**Problem to work on:** Rewrite the records starting at the line containing "Mask nucleus. Return masks as SVG." and ending at the line containing "146L434 176L443 189L458", renaming "nucleus" to "cell nucleus" everywhere it occurs and leaving everything else unchanged.

──────── Task data ────────

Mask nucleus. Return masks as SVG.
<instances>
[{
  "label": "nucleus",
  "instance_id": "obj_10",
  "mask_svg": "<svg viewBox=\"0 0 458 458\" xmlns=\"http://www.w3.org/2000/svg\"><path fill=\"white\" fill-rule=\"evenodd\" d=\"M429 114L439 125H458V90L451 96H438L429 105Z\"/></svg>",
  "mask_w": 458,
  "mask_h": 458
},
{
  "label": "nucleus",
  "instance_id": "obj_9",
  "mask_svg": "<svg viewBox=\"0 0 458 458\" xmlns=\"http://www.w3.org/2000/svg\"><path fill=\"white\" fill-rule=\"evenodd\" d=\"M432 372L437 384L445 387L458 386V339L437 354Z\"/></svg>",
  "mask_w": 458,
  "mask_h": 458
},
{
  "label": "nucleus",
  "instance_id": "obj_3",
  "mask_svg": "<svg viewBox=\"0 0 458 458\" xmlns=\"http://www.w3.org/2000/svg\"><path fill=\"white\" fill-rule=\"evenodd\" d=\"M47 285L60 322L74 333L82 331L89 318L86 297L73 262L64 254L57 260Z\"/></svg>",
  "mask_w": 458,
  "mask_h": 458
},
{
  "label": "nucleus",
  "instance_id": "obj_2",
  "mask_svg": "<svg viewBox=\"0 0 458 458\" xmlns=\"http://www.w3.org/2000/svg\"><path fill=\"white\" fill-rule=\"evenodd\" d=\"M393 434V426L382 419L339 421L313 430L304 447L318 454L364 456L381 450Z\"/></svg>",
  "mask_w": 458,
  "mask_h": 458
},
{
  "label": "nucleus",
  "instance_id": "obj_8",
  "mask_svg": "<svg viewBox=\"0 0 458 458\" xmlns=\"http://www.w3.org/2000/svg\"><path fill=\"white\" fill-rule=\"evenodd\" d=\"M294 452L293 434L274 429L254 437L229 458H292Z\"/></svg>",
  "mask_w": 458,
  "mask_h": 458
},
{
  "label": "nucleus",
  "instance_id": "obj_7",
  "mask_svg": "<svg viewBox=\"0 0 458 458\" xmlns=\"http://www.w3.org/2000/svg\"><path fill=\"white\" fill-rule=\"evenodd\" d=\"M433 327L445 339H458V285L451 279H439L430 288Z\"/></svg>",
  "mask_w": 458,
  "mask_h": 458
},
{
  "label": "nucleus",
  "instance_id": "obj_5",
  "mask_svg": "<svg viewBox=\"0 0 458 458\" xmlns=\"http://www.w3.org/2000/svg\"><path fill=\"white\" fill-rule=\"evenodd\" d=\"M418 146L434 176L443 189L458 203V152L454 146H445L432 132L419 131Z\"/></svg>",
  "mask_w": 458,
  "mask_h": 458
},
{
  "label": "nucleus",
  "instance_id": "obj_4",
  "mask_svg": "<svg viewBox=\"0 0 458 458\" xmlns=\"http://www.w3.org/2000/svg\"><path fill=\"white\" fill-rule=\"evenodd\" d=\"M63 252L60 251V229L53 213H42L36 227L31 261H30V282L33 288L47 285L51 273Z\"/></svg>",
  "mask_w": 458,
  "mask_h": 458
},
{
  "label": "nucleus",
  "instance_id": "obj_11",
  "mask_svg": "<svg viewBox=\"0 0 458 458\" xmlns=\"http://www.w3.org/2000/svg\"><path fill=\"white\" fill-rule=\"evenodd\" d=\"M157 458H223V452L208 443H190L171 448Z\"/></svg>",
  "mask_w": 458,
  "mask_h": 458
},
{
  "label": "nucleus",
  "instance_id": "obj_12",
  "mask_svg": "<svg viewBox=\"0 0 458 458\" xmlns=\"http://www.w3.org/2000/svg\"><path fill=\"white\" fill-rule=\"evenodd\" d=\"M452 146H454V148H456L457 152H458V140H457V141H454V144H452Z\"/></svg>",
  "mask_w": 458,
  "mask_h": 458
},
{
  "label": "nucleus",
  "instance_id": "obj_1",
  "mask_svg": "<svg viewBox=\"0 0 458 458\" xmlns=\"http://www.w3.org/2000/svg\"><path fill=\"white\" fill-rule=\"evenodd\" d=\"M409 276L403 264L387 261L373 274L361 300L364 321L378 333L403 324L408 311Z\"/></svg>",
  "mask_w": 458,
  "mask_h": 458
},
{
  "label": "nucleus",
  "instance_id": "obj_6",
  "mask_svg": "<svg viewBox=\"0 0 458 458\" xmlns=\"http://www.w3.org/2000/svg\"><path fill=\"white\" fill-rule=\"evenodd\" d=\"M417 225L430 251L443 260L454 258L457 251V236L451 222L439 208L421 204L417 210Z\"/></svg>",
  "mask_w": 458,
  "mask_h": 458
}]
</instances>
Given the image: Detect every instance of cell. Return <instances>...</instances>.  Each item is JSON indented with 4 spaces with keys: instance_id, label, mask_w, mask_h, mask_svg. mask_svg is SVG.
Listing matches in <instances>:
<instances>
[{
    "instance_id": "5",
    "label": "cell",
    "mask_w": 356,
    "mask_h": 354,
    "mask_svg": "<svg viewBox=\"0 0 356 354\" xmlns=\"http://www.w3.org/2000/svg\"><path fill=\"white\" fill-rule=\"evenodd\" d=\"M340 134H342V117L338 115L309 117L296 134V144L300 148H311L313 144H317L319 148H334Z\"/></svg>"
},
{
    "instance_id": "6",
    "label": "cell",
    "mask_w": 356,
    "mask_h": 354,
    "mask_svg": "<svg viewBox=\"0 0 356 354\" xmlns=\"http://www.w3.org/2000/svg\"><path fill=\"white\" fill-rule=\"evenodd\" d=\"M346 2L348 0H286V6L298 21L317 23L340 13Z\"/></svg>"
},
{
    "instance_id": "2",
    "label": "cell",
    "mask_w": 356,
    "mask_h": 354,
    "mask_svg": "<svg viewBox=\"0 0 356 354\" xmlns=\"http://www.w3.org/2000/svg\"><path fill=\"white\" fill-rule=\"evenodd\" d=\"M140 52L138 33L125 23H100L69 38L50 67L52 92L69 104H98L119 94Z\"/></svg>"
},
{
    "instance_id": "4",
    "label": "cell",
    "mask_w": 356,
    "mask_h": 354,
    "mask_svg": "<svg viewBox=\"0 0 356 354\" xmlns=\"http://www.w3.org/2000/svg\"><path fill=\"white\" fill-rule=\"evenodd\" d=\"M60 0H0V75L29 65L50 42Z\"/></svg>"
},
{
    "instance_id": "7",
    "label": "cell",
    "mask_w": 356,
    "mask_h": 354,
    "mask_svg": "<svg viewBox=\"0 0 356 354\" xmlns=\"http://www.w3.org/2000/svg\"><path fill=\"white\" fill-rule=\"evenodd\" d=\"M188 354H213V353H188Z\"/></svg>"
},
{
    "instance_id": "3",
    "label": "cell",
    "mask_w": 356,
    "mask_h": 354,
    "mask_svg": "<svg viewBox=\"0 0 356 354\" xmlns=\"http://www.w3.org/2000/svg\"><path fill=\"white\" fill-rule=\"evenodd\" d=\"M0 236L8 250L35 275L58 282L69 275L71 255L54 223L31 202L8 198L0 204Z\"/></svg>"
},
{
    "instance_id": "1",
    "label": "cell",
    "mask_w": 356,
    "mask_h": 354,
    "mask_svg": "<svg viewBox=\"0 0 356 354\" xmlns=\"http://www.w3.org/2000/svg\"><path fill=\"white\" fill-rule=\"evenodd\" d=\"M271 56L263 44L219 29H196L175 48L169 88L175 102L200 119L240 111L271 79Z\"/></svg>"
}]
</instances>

────────
──────── Task data ────────

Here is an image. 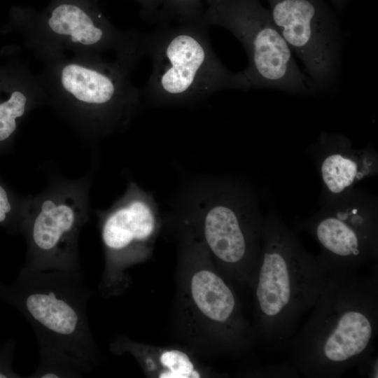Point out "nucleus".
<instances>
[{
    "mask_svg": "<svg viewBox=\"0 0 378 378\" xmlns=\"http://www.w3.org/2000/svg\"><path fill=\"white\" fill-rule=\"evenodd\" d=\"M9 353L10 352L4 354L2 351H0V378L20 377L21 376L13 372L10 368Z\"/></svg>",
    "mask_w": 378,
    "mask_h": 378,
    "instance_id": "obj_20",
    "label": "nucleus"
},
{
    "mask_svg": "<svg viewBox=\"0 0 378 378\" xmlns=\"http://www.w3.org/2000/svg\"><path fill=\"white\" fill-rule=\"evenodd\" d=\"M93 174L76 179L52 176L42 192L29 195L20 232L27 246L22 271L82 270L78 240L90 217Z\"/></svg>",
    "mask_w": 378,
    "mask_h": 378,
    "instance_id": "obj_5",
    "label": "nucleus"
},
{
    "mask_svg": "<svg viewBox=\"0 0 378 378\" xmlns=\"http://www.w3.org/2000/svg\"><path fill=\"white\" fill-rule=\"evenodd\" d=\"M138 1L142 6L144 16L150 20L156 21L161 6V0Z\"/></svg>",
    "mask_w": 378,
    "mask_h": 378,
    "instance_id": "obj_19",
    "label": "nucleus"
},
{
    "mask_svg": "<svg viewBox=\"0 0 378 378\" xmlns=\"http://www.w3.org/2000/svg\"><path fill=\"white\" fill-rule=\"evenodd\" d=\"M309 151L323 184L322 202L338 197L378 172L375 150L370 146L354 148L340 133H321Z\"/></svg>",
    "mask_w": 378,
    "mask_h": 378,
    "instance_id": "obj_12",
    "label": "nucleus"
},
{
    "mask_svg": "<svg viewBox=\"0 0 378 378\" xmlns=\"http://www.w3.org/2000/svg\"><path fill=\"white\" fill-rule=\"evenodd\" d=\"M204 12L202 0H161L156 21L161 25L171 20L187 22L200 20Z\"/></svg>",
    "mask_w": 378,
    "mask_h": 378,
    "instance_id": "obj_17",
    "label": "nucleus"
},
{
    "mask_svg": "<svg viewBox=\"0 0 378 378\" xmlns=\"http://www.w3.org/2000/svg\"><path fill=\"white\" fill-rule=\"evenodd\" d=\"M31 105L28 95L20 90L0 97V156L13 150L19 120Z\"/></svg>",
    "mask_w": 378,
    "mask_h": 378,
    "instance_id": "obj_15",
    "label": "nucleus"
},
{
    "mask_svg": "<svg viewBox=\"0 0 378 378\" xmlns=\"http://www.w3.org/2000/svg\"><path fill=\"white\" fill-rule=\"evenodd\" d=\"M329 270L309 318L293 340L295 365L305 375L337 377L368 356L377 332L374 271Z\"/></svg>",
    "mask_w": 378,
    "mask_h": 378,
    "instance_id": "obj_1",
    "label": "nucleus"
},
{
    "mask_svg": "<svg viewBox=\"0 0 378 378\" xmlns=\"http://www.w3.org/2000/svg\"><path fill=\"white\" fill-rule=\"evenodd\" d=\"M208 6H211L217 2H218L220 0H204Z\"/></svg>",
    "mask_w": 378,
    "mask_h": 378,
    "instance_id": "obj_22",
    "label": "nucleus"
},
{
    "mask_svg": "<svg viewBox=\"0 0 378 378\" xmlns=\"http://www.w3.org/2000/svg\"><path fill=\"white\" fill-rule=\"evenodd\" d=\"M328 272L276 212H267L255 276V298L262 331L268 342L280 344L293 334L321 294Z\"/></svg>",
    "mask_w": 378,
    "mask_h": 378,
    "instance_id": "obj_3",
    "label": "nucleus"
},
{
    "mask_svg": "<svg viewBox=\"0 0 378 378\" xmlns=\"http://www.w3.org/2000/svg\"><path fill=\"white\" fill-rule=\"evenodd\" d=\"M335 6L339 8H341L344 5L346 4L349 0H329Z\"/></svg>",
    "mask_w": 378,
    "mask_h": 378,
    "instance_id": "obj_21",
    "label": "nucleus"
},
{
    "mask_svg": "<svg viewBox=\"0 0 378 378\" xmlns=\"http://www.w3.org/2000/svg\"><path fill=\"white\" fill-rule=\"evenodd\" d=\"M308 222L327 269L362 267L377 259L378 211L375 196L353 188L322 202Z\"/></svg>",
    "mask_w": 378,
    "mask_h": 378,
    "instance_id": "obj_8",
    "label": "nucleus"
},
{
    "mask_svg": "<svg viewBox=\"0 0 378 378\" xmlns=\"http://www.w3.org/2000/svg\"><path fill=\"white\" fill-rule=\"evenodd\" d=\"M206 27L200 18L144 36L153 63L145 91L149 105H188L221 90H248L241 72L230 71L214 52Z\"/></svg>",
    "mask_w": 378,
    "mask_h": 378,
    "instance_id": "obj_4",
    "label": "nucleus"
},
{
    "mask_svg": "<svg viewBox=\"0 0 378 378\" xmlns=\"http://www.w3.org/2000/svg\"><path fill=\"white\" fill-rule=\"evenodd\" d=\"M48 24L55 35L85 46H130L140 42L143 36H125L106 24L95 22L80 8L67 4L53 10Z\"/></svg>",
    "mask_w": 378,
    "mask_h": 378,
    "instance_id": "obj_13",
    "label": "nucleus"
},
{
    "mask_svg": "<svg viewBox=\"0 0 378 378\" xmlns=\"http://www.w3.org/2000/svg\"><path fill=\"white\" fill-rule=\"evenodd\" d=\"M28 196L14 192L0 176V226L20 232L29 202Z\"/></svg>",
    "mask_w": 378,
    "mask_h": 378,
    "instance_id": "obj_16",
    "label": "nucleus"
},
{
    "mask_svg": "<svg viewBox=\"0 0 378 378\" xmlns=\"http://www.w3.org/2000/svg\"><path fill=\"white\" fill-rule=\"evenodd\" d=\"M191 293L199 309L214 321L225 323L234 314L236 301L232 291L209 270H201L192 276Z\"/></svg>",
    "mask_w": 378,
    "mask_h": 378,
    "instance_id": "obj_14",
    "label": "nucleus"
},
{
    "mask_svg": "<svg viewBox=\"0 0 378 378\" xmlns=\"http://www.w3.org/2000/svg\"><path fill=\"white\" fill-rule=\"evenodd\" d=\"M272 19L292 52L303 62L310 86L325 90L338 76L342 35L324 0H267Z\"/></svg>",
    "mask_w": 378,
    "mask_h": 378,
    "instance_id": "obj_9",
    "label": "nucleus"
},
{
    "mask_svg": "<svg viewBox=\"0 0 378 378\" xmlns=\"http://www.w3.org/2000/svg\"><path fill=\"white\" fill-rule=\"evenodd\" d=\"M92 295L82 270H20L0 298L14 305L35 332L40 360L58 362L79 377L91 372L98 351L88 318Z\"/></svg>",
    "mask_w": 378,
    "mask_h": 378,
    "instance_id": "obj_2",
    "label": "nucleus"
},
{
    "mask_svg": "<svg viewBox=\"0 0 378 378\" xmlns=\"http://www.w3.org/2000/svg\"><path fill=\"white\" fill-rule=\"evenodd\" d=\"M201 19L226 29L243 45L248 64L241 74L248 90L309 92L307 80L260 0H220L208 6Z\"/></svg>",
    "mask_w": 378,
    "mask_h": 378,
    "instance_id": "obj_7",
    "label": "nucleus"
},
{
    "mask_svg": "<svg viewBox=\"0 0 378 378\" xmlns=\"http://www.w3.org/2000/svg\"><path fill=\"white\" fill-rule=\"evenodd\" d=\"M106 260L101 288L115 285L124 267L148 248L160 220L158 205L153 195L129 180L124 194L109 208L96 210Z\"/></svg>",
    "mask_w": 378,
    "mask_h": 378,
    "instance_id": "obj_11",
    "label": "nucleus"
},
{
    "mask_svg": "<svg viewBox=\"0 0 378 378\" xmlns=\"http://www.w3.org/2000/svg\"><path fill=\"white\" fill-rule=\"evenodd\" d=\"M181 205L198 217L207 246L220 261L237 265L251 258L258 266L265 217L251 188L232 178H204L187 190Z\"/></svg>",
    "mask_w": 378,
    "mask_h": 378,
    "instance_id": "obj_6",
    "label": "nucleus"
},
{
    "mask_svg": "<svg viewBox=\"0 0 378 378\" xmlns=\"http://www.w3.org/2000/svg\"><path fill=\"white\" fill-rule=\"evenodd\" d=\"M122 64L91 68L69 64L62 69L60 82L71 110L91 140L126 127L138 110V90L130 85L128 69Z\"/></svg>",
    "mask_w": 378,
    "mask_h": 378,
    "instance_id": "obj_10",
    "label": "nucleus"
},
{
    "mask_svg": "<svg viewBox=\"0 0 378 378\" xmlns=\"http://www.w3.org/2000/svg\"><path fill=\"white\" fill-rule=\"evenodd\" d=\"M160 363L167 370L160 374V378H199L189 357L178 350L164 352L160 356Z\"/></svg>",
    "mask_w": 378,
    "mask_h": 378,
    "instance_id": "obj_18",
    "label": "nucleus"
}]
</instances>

────────
──────── Task data ────────

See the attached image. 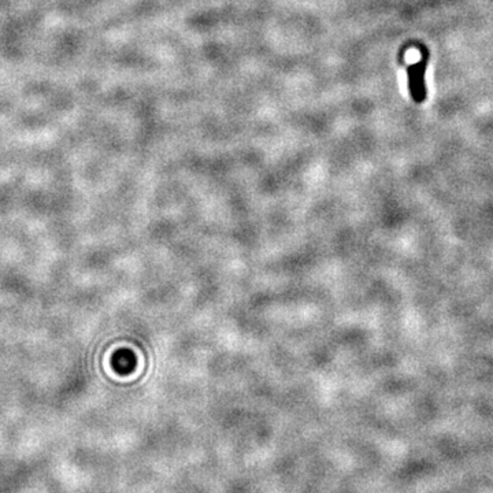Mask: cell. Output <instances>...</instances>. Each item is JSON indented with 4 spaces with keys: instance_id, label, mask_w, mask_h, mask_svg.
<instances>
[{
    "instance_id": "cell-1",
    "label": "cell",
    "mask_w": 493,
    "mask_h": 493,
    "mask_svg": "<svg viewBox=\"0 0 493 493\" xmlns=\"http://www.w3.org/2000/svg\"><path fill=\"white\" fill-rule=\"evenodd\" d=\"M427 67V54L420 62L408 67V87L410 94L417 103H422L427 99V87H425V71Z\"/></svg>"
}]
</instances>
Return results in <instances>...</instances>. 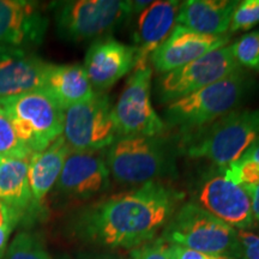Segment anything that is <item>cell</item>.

────────

**Result of the task:**
Mask cell nucleus. Return masks as SVG.
<instances>
[{
  "label": "cell nucleus",
  "instance_id": "obj_10",
  "mask_svg": "<svg viewBox=\"0 0 458 458\" xmlns=\"http://www.w3.org/2000/svg\"><path fill=\"white\" fill-rule=\"evenodd\" d=\"M429 114L439 125H458V90L451 96H438L429 105Z\"/></svg>",
  "mask_w": 458,
  "mask_h": 458
},
{
  "label": "cell nucleus",
  "instance_id": "obj_9",
  "mask_svg": "<svg viewBox=\"0 0 458 458\" xmlns=\"http://www.w3.org/2000/svg\"><path fill=\"white\" fill-rule=\"evenodd\" d=\"M432 372L437 384L445 387L458 386V339L437 354Z\"/></svg>",
  "mask_w": 458,
  "mask_h": 458
},
{
  "label": "cell nucleus",
  "instance_id": "obj_3",
  "mask_svg": "<svg viewBox=\"0 0 458 458\" xmlns=\"http://www.w3.org/2000/svg\"><path fill=\"white\" fill-rule=\"evenodd\" d=\"M47 285L60 322L74 333L82 331L89 318L86 297L73 262L64 254L57 260Z\"/></svg>",
  "mask_w": 458,
  "mask_h": 458
},
{
  "label": "cell nucleus",
  "instance_id": "obj_2",
  "mask_svg": "<svg viewBox=\"0 0 458 458\" xmlns=\"http://www.w3.org/2000/svg\"><path fill=\"white\" fill-rule=\"evenodd\" d=\"M393 434V426L382 419L339 421L313 430L304 447L318 454L364 456L381 450Z\"/></svg>",
  "mask_w": 458,
  "mask_h": 458
},
{
  "label": "cell nucleus",
  "instance_id": "obj_8",
  "mask_svg": "<svg viewBox=\"0 0 458 458\" xmlns=\"http://www.w3.org/2000/svg\"><path fill=\"white\" fill-rule=\"evenodd\" d=\"M294 452L293 434L274 429L254 437L229 458H292Z\"/></svg>",
  "mask_w": 458,
  "mask_h": 458
},
{
  "label": "cell nucleus",
  "instance_id": "obj_7",
  "mask_svg": "<svg viewBox=\"0 0 458 458\" xmlns=\"http://www.w3.org/2000/svg\"><path fill=\"white\" fill-rule=\"evenodd\" d=\"M433 327L445 339H458V285L451 279H439L430 288Z\"/></svg>",
  "mask_w": 458,
  "mask_h": 458
},
{
  "label": "cell nucleus",
  "instance_id": "obj_5",
  "mask_svg": "<svg viewBox=\"0 0 458 458\" xmlns=\"http://www.w3.org/2000/svg\"><path fill=\"white\" fill-rule=\"evenodd\" d=\"M418 146L434 176L443 189L458 203V152L454 146H445L432 132L419 131Z\"/></svg>",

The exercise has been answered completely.